The Results file must be adhere to the following format:
Separator=##separator string - your choice##
Record data for record number 1
##separator string - your choice##
Record data for record number 2
##separator string - your choice##
Record data for record number 3
If the Results file is not of this format, you can expect unexpected results! The file begins with a group named "Default". Within the Default group, "HitCount" is the number of documents matching the user's query and available for retrieval. As of this writing, "Diagnostic" can be one of two values, 0 or 1. A value of 0 indicates success and 1, failure. The "Separator" directive should be a unique string (unique among the data records) that will be used to separate the data records themselves. This provides the Search API with a dynamic mechanism for retrieving records based on a caller's request.
Next, we have a group named "Data". The actual data records (HitCount of them) are listed sequentially after the Data group name, separated by a single line containing only the Separator value.
Therefore, if you wish to write a SCRIPT type search engine to be used with the Search API (hence any applications that use the Search API), you need to do the following:
- Write a script or program that accepts 2 command line arguments, a temp file name and query term.
- In the script, perform whatever operation you wish and then write the results of your operation into the temp file you received on the command line.
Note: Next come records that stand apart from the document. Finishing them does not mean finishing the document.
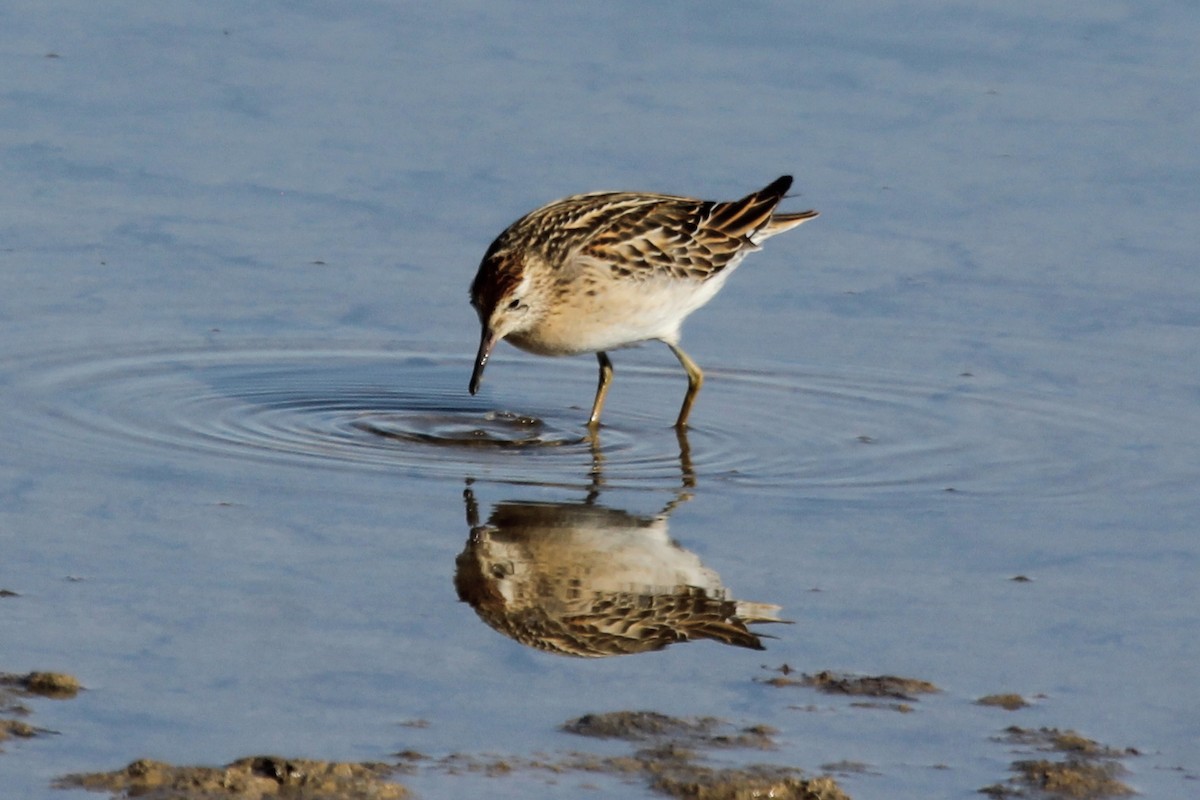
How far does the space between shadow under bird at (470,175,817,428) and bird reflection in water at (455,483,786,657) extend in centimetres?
175

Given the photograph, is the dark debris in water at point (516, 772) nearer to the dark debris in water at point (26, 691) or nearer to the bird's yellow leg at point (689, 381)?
the dark debris in water at point (26, 691)

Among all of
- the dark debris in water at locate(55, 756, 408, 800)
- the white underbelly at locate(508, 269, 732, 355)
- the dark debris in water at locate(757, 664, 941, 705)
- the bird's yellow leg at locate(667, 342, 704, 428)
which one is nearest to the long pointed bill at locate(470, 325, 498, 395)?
the white underbelly at locate(508, 269, 732, 355)

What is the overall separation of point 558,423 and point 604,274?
0.84 metres

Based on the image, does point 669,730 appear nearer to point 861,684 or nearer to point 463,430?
point 861,684

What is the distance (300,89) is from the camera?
561 inches

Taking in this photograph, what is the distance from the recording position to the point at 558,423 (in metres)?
10.4

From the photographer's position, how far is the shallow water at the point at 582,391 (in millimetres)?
6867

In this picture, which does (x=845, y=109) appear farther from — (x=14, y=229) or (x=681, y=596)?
(x=681, y=596)

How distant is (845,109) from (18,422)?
6.46 m

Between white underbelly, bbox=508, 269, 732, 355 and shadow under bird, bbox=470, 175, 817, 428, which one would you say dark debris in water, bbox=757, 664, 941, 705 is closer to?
shadow under bird, bbox=470, 175, 817, 428

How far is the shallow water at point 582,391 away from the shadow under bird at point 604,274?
14.1 inches

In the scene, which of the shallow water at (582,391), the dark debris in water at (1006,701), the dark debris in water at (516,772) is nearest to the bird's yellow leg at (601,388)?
the shallow water at (582,391)

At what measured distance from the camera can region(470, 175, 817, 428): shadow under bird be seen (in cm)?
1047

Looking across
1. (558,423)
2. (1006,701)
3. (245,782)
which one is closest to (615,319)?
(558,423)
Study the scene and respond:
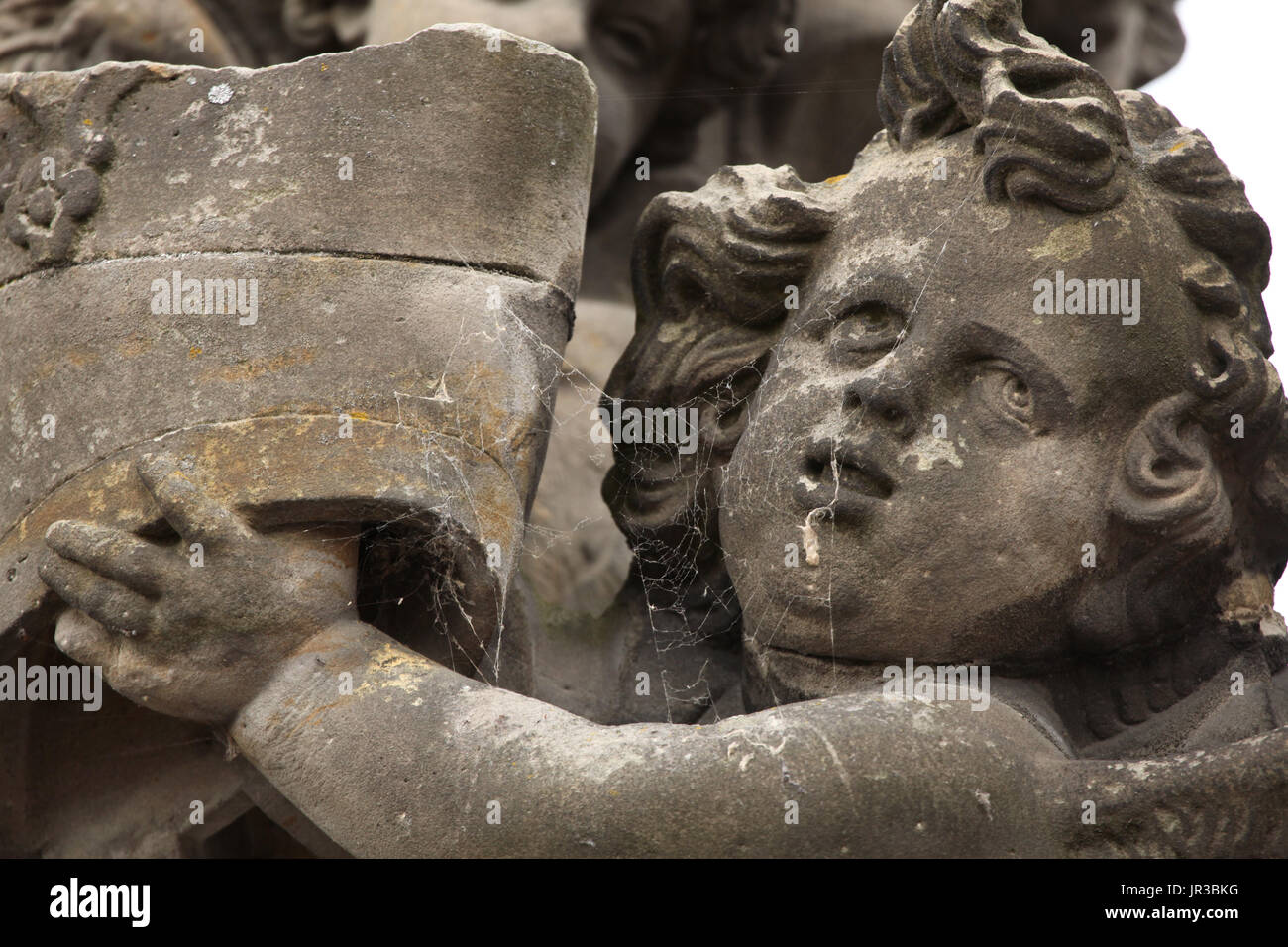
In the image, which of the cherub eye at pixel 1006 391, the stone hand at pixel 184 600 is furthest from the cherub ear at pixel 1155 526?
the stone hand at pixel 184 600

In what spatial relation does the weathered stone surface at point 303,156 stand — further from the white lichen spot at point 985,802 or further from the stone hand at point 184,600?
the white lichen spot at point 985,802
You must adhere to the file format described above!
- Edit your sapi.ini file and add your new database by adding the database name to the DBList directive and add a Database Information Group as described above.
Any applications (zserver, for example) that use the Search API should be made aware of the Search API's new databases. Refer to the documentation for each application for more details. That should be all!
The Location script expects to find the brief records (or headlines) in the temporary file specified on the command line. These results are passed back to the user, who will be offered an opportunity to retrieve the full record corresponding to one or more of the hits. The request to retrieve the full record is handled by the GetFull directive which, similar to the way the Location script handles things, uses a system call to a shell script to retrieve the requested record. This script is passed a temporary file name and the record key (from the search script) to be used to retrieve the full record.
When the Search API receives a request to retrieve a full record from the ManPages database, for example, it constructs a command of the form:
/usr/local/bin/GetScript /tmp/<tmpname> strcmp-key
and executes that command with a system() call. It is expected that the record will already be formatted correctly.